Navajo Nation Sues EPA Over Animus River Heavy Metals Spill
Before and after photos of Animus River (grindtv.com)
Navajo Nation Sues EPA Over Animus River Heavy Metals Spill
The Navajo Nation has filed a federal lawsuit alleging the EPA has failed to adequately remediate the disaster a year after the dispersal of 880,000 pounds of heavy metals into the Animus river watershed near Silverton, Colorado. The chemicals flowed from the Animas, along some 200 miles of the San Juan River in New Mexico, which runs through the Navajo Nation and continues into Utah.
“After one of the most significant environmental catastrophes in history, the Nation and the Navajo people have yet to have their waterways cleaned, their losses compensated, their health protected or their way of life restored,” the complaint filed by the Navajo Nation in US District Court for the District of New Mexico alleges. “Despite repeatedly conceding responsibility for the action that caused millions of dollars of harm to the Nation and the Navajo people, the U.S. EPA has yet to provide any meaningful recovery. Efforts to be made whole over the past year have been met with resistance, delays, and second-guessing. Unfortunately this is consistent with a long history of neglect and disregard for the well-being of the Navajo,” the lawsuit says. The lawsuit alleges that the EPA, its contractors and the mining companies, who are also named in the lawsuit, ignored the buildup of contaminants over many years, failed to follow “reasonable and necessary precautions” to avoid the spill when they began the mine cleanup operation in August 2015.
“The river has always been a source of life, of purification, and of healing,” said Ethel Branch, the Attorney General of the Navajo Nation, who noted that the Navajo people harvest minerals from the banks of the river for use in their religious ceremonies. “Now it’s been transformed into something that’s a threat. It’s been pretty traumatic in changing the role of the river in the lives of the people who rely on it.”
In the immediate aftermath of the Gold King Mine spill, one water sample showed that the level of lead in the Animas River was 12,000 times higher than normal. The river was also contaminated with high levels of arsenic, beryllium, cadmium and mercury.
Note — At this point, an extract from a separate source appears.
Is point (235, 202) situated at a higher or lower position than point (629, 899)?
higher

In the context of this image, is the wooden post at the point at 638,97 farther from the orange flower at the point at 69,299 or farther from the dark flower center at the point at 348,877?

Branch said the spill has created a stigma of fear around the organic and heirloom crops grown by the Navajo in the San Juan watershed and that health concerns have made it more difficult for Navajo farmers to sell their produce. “We’re not going to know the health impacts of the exposure to the water for five to 10 years — maybe more,” Branch said. “And it’s not just direct exposure, the community is also concerned about eating food that’s been watered with contaminated water, or eating livestock that has consumed the water.”